Tasks to perform:
[a] Answer these questions from the passage on Étienne Boulay:
(i) In which draft was he picked, and at what overall position?
(ii) Which National Football League team did he sign with in 2008?
(iii) What championship did he lead Kent to in 2001?
[b] Quote the stretch of the passage on Étienne Boulay from "Étienne Boulay (born" through "New Hampshire Wildcats.".

Provided passage:
..............................
Étienne Boulay (born March 10, 1983) is a former Canadian football safety. He most recently played for the Toronto Argonauts of the Canadian Football League, with whom he won the 100th Grey Cup championship. He previously played for the Montreal Alouettes from  to  where he won two more Grey Cup championships. He was drafted 16th overall by the Alouettes in the 2006 CFL Draft. He played college football for the New Hampshire Wildcats.

Boulay signed with the New York Jets of the National Football League in 2008 but was released in preseason.

Early years
Boulay played at Kent School in Kent, Connecticut. In 2001, he led Kent to the New England Class A Championship in football as a running back, defensive back, and team captain. Following the season, Étienne was voted the New England Class A Player of the Year for 2001. In high school, he attended College Jean-Eudes in Montreal, Quebec, playing defensive back for the football team.
..............................
Recorded information:
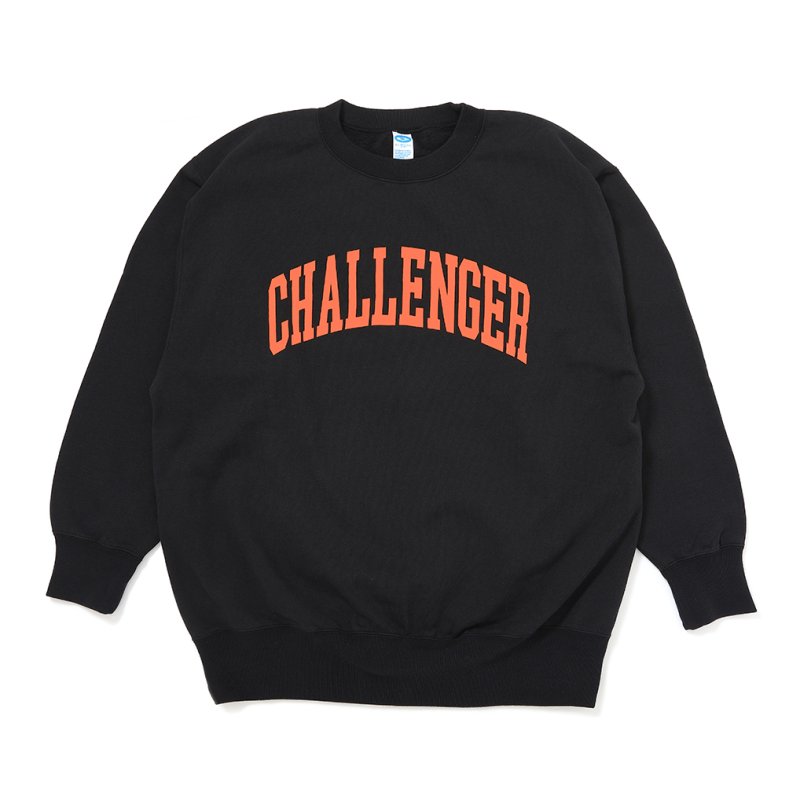 画像1: CHALLENGER/COLLEGE C/N SWEAT（BLACK）［カレッジスウェット-26秋冬］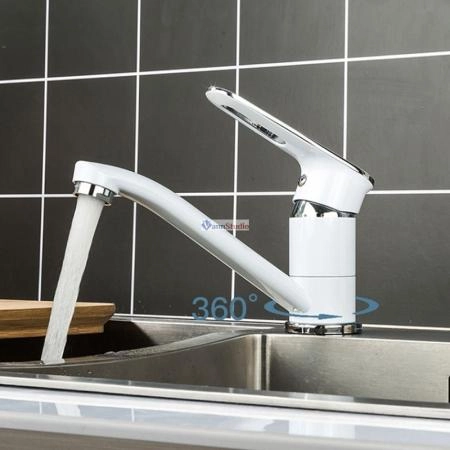 Смеситель для кухни Frap F4549 белый хром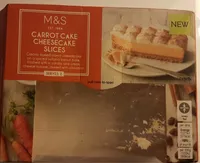 Carrot cake cheesecake slices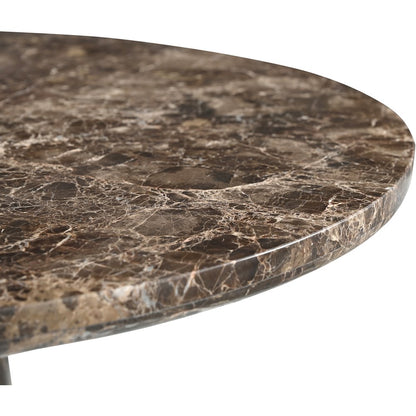 Fontelina 30" Emperador Genuine Marble Bistro Dining Table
..............................
Responses in order:
[a]
(i) The 2006 CFL Draft, 16th overall.
(ii) The New York Jets.
(iii) The New England Class A Championship in football.

[b]
Étienne Boulay (born March 10, 1983) is a former Canadian football safety. He most recently played for the Toronto Argonauts of the Canadian Football League, with whom he won the 100th Grey Cup championship. He previously played for the Montreal Alouettes from  to  where he won two more Grey Cup championships. He was drafted 16th overall by the Alouettes in the 2006 CFL Draft. He played college football for the New Hampshire Wildcats.